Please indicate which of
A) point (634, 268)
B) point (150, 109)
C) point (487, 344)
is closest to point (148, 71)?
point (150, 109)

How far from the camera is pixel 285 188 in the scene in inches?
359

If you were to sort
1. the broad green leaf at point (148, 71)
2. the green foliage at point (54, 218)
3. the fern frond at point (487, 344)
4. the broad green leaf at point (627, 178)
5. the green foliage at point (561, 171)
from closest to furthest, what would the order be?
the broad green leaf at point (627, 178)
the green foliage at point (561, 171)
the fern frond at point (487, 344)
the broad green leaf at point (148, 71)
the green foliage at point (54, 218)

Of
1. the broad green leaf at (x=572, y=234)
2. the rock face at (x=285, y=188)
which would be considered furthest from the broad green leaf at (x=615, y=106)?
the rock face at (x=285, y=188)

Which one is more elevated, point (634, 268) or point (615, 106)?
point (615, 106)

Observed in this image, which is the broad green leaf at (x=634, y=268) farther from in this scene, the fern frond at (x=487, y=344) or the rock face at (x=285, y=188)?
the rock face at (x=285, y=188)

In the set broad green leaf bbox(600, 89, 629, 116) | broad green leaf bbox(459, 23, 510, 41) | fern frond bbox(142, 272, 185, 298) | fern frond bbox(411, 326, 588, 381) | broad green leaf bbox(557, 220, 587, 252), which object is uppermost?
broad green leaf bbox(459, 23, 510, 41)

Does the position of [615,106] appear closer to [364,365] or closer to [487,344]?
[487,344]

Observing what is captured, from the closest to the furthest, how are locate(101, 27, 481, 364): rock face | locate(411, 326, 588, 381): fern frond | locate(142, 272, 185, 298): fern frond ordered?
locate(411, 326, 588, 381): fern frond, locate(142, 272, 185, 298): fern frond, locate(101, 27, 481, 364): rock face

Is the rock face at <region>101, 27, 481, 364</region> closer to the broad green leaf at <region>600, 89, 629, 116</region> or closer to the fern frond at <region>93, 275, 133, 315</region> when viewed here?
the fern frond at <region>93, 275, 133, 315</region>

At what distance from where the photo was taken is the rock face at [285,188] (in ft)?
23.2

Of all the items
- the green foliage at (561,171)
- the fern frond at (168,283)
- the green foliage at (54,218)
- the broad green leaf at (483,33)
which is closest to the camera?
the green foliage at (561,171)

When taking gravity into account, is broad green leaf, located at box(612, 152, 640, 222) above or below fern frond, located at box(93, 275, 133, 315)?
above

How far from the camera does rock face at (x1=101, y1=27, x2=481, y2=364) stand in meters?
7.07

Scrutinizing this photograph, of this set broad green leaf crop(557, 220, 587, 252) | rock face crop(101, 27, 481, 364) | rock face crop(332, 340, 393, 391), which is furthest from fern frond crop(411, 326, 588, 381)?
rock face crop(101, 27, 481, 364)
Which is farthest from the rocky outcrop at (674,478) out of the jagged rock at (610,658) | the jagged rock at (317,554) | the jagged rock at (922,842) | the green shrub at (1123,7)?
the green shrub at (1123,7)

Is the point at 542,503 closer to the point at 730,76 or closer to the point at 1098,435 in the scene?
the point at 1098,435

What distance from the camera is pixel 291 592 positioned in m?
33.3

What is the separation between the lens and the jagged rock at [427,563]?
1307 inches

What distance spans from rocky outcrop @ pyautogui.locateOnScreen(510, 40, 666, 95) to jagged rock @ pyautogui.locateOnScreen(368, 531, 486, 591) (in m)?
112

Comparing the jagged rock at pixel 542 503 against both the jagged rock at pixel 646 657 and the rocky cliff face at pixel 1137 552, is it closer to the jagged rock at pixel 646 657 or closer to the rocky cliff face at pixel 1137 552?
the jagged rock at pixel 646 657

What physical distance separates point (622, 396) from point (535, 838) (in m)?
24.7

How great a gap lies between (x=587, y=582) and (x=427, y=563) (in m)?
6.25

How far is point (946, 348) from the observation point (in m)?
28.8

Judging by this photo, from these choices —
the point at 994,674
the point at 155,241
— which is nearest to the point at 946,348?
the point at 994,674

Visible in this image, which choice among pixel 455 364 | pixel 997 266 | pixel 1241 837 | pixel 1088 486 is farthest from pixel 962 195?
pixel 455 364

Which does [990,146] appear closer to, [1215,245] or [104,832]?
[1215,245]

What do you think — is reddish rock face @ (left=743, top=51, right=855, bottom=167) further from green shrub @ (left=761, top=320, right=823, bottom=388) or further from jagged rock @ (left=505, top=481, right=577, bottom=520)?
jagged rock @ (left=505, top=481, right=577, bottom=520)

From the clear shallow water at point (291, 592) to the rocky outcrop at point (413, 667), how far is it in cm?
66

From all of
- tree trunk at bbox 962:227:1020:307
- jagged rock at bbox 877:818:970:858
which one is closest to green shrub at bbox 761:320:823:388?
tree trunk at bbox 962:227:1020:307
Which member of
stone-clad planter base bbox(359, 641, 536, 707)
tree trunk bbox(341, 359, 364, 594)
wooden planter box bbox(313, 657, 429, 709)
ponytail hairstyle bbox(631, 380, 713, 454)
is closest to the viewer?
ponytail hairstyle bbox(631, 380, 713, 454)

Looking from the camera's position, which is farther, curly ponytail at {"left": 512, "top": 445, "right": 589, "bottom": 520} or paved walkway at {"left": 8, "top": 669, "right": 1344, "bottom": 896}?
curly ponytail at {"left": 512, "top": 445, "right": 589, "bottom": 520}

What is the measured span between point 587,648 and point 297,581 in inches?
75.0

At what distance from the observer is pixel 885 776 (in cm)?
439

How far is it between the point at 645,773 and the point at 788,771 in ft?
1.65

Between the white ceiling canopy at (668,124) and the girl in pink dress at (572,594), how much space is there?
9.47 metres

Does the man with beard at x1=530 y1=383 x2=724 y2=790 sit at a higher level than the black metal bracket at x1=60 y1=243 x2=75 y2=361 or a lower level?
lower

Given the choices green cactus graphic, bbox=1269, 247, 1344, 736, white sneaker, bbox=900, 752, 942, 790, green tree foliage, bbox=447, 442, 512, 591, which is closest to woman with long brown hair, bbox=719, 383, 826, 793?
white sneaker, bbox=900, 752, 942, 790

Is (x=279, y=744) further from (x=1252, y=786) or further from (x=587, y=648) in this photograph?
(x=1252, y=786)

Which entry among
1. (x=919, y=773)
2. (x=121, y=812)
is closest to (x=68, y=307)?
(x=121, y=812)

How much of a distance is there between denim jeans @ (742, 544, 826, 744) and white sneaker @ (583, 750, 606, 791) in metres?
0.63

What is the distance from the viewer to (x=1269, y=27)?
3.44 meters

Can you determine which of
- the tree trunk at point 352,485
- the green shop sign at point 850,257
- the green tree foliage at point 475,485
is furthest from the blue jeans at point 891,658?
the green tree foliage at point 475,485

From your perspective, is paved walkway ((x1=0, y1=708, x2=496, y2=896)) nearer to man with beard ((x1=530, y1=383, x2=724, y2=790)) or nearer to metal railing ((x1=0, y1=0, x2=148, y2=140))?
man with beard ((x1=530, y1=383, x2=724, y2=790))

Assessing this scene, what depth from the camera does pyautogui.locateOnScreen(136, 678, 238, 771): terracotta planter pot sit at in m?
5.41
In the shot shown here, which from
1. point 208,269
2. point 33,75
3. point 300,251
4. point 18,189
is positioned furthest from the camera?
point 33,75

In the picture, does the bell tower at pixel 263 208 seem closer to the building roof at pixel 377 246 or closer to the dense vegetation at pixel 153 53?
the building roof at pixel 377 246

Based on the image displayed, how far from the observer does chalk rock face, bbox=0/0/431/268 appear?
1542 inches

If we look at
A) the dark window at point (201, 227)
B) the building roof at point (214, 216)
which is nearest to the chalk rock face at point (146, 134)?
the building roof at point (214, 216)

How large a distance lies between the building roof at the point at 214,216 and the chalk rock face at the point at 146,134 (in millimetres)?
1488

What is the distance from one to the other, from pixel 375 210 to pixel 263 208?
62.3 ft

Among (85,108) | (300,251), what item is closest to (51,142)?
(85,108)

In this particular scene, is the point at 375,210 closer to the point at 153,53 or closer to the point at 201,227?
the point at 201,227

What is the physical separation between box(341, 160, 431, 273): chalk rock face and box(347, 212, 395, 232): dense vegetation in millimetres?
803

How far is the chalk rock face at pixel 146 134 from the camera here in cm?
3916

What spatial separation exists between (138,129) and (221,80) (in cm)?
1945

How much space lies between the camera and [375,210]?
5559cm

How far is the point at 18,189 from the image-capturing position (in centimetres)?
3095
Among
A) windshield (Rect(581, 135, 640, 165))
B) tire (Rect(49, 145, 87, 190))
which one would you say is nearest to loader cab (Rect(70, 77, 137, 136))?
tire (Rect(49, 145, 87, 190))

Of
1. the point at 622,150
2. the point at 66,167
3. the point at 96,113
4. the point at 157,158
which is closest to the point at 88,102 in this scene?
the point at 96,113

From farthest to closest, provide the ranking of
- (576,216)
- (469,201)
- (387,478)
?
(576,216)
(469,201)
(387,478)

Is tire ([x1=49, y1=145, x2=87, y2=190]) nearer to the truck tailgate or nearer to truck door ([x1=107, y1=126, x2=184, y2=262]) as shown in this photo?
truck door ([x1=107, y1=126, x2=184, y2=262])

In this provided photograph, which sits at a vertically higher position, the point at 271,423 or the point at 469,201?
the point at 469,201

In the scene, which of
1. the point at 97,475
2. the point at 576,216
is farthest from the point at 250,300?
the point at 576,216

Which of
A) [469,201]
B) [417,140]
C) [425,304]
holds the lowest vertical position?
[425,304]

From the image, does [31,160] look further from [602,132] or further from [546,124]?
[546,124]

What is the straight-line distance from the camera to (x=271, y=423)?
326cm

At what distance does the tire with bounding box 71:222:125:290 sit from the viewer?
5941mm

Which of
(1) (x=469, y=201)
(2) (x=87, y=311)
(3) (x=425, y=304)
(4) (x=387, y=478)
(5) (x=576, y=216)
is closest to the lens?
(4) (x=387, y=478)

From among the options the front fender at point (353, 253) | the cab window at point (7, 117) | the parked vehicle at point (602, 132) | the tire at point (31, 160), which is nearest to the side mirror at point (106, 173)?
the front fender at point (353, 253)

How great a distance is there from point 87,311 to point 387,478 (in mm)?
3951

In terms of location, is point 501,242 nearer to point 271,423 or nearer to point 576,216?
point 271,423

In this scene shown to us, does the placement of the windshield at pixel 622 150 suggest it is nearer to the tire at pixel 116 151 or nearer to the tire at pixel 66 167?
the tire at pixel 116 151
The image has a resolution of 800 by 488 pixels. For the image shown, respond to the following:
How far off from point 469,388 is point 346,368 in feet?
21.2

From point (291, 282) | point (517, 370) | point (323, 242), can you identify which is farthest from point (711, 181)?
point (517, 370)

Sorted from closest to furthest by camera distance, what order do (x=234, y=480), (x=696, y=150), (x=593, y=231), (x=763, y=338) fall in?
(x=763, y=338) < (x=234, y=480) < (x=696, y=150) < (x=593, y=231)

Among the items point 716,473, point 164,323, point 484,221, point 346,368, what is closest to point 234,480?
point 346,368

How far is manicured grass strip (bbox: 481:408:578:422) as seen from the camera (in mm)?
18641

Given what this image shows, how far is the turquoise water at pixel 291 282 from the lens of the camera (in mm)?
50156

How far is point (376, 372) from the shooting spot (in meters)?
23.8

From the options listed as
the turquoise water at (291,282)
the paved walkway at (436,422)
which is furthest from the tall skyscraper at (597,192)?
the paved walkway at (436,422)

----

Objetivo del ejercicio: ¿Qué líneas de las entradas anteriores contienen la cadena “curly”? Muéstralas todas, copiando cada línea completa.

Respuesta escrita:
Looking from the camera's position, which is farther, curly ponytail at {"left": 512, "top": 445, "right": 589, "bottom": 520} or paved walkway at {"left": 8, "top": 669, "right": 1344, "bottom": 896}?
curly ponytail at {"left": 512, "top": 445, "right": 589, "bottom": 520}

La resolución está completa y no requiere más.